Wypadek na Trasie Łazienkowskiej. 20-letnia Paulina walczy o życie w szpitalu
Tragedia, o której rozpisują się media krajowe, miała miejsce na Trasie Łazienkowskiej w Warszawie. Czwórka mężczyzn, która podróżowała białym volkswagenem Arteonem, tuż przed wypadkiem spożywała alkohol na Placu Konstytucji. Po krótkiej imprezie wszyscy udali się do jednego z lokali tanecznych na Pradze. Chwilę później doszło do zdarzenia. Z gigantyczną prędkością wbili się w tył osobowego forda, którym jechała rodzina z dziećmi.

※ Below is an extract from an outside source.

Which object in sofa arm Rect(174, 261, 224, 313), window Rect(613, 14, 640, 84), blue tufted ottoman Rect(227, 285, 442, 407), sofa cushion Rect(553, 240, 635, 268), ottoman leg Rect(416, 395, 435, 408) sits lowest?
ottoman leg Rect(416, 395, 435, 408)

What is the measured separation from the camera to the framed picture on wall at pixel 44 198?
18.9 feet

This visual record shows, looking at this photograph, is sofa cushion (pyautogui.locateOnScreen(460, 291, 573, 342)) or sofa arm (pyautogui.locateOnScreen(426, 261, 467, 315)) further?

Podróżujący białym Arteonem nie tylko nie udzielili pomocy poszkodowanym, ale także z premedytacją odciągali innych świadków zdarzenia od udzielania rannym wsparcia. Śledczy przyznają, że od lat nie spotkali się z tak dużą skalą poplecznictwa i mataczenia w sprawie. Osoby obecne na miejscu wręcz namawiały sprawcę, by uciekał, a potem pomagały mu w ukrywaniu się.
Autem podróżowała również 20-letnia Paulina. W stanie krytycznym trafiła do szpitala. Od dnia wypadku, walczącą o życie dziewczynę, odwiedzają najbliżsi. Reporterce „Super Expressu” udało się spotkać z jej rodziną. To, co przekazała nam mama dziewczyny, wbija w fotel.

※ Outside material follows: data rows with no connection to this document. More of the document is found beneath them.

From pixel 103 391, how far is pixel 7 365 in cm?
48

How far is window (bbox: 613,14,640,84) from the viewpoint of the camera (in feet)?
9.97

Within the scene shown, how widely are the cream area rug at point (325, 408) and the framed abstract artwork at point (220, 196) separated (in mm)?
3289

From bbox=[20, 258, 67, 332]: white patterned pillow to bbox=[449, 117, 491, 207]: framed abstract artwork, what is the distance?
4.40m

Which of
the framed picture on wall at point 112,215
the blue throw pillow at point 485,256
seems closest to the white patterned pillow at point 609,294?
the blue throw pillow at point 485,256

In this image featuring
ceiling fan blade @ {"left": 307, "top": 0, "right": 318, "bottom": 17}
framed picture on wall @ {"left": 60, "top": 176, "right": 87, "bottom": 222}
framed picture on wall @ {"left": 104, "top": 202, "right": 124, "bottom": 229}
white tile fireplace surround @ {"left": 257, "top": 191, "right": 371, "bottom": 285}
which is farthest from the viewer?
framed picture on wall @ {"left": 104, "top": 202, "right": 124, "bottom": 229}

− Po tym jak uciekł z miejsca zdarzenia, pojechał na kolejną imprezę. Podobno zażywał narkotyki i świetnie się bawił. Mówił swoim znajomym o tym, że Paulinka prawie złamała się pod siedzeniem − opowiada nam Karolina (40 l.), mama rannej.
− Następnego dnia dzwonił do nas i mówił, że ucieka do Hiszpanii. Następnym razem mówił, że był już w Austrii, a potem przy Broniewskiego w Warszawie − wtóruje jej chrzestna 20-latki. − Rozmawialiśmy z nim, mówiliśmy, żeby sam się zgłosił na policję, żeby nie uciekał, że podam jego numer do policjanta, bo i tak prędzej czy później go znajdą. Powiedział nam, że się nie zgłosi i wyłączył telefon − dodała matka.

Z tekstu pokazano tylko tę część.